For all of you that saw part 2 of the movie “Aliens” (the one with the Space Marines in it). There was a part where they (the marines) had these small radar like scanners that penetrated thru doors and walls, and allowed them to detect any movement that went on within several feet from themselves. Does anythng like that actually exist? If so, where can someone find something like that?
The UK Government has installed radar based scanners (some sort of LF radar) that can detect a single heartbeat in the centre of a full goods truck. These are used to prevent illegal immigration through it’s borders.
Similar devices are used by rescuers to find survivors after building collapse - probably with less success due to material densities and sub-optimal conditions.
Tom Clancy used the concept of triangulated Heartbeat radar as a military tool in the book “Rainbow Six.” Of course, he writes fiction, but has a reputation for basing his material on real-world technology.

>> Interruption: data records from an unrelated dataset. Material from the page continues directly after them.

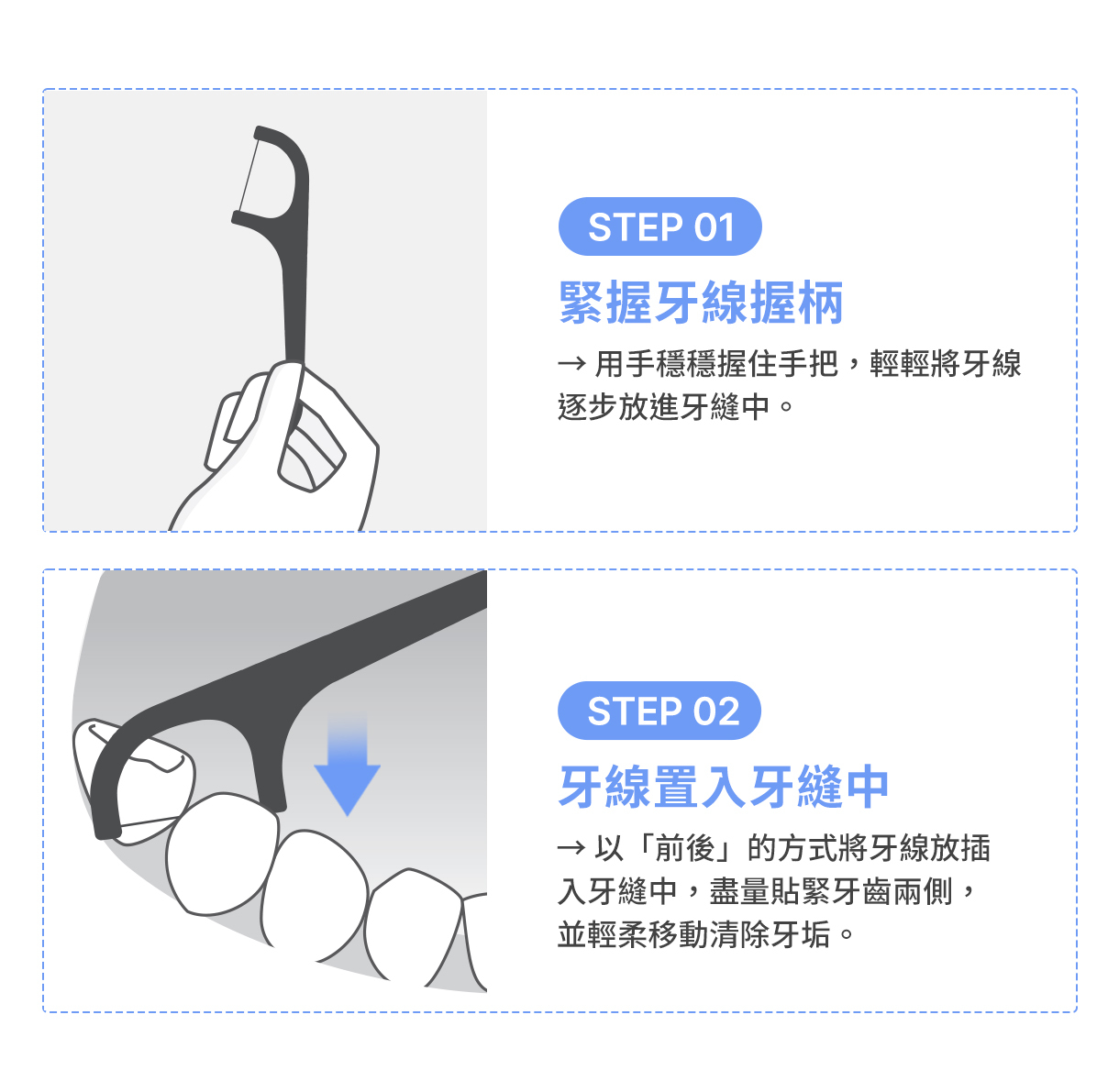 STEP 01

緊握牙線握柄

→ 用手穩穩握住手把，輕輕將牙線逐步放進牙縫中。

STEP 02

牙線置入牙縫中

→ 以「前後」的方式將牙線放插入牙縫中，盡量貼緊牙齒兩側，並輕柔移動清除牙垢。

The problem (from a military perspective) is that if you are emitting rf that goes through walls, you may as well forget stealth and storm into the building with lights and being as noisy as you like - they will know you are coming and where you are. Your opponents will have jammers, decoys and detectors. Even poorly equipped terrorists may be able to tune a simple radio in to detect the rf, and know that you are coming, or rig a microwave to jam the beam.
The best solutions are passive (listening devices, CO2 and thermal detectors), or maybe external, static transmitters with portable passive receivers (like an AWACS transmitting RADAR for a flight of fighters to receive and process.
Or the external systems can process all the data and stream info (via low power frequency agile encoded datastreams) to people that can detect and decode it. You start doing this early, so there is no difference in the “chatter” when you do launch an attack. Also, the source of the data is constant (and diffuse). This is how battlefield data will be managed as more data is collected and disseminated.